Среди элегантных туалетов, фраков, мундиров выделялась богатырская фигура Шаляпина. Он был что-то не в духе и довольно небрежно отвечал на приветствия и комплименты. Крестовской страстно захотелось его послушать. Она потребовала, чтобы ей его представили, и с прежней своей горячностью стала просить его тут же что-нибудь спеть. Шаляпин был неприятно поражен. Он не знал, кто она и что она. К сожалению, ни баронессы, ни меня не было тут: мы подоспели только тогда, когда инцидент уже разыгрался. Он вежливо, но твердо отказал. Она продолжала настаивать.

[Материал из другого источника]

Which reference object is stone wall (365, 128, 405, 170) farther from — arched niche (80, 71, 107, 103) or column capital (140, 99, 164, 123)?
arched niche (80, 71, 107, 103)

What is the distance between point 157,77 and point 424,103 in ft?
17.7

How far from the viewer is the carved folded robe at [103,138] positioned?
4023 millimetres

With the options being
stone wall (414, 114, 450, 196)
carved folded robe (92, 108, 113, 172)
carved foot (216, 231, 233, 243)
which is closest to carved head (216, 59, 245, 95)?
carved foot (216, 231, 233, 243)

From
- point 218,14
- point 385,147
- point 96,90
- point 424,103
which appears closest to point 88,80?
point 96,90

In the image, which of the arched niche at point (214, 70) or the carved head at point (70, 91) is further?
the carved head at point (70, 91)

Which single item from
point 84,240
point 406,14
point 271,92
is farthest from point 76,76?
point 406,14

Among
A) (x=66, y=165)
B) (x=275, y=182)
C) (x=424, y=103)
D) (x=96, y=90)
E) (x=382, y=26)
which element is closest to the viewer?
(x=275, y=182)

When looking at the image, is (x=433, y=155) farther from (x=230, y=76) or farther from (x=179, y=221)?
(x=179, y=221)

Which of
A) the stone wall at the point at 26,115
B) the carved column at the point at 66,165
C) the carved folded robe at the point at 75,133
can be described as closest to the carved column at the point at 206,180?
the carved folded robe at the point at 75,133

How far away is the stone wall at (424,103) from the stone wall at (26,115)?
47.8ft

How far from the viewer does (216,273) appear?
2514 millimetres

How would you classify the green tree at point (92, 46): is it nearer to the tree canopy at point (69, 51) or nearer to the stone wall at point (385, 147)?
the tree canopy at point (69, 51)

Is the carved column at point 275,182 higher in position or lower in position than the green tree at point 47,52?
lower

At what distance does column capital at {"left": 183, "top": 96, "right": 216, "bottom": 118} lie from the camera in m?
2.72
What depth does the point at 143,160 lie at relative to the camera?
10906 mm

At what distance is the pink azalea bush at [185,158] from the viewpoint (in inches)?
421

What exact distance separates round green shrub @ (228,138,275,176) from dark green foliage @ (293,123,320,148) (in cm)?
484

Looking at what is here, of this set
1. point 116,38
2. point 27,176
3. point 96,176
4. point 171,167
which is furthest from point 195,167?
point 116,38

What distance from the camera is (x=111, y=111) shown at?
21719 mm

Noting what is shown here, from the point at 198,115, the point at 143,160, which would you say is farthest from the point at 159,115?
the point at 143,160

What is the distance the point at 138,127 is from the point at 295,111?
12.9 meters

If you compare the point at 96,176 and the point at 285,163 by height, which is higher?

Он со скрытым раздражением, но еще улыбаясь, сказал:

– Разрешите мне хоть на этот раз быть просто гостем.

– Но если я прошу вас. Я должна вас услышать.

– Разрешите мне прислать вам билет на мой концерт.

Она вспыхнула:

– Я думала, что вы простой и милый, а вы римский сенатор какой-то!

Муж рассказывал мне, что этот "римский сенатор" почему-то особенно взбесил Шаляпина, и он наотрез отказал. Тогда у нее вырвался малодушный вопль:

– Но поймите! Я могу не дожить до вашего концерта!

Но на Шаляпина уже "накатило", и он ответил ей так резко, что муж поспешил его увести. Он рассказывал мне потом, что Шаляпин возмущался и на его объяснения отвечал:

– Если бы я для всех умирающих пел, – у меня давно бы голоса не хватило!

Натянутые нервы М.В. не выдержали: с ней сделалась истерика. Подоспела хозяйка, прибежала я – мы увели рыдающую М.В. Этот эпизод, сам по себе незначительный, страшно подействовал на Крестовскую. Несчастная потянулась к людям, к жизни – и на ее последнюю просьбу жизнь ответила грубым отказом. Она с трудом перенесла это, и у нее осталось впечатление ненужной жестокости. Я думаю, Шаляпин не отдавал себе отчета в полном значении этого факта, – иначе он, верно, не так бы отнесся к ней. На всех присутствовавших эта сцена произвела тяжелое впечатление.

Да... Не это видели перед собой прекрасные глаза той молодой женщины, которая смотрит на нас с репинского портрета.

Три портрета, находившиеся у Крестовской, могли бы характеризовать всю историю ее жизни: прелестная акварель Крамского – изящная, одухотворенная голова М.В., – начало; репинский портрет – свежий, наивный, несложный – середина, расцвет всех возможностей... и портрет Хейлика – жуткий конец.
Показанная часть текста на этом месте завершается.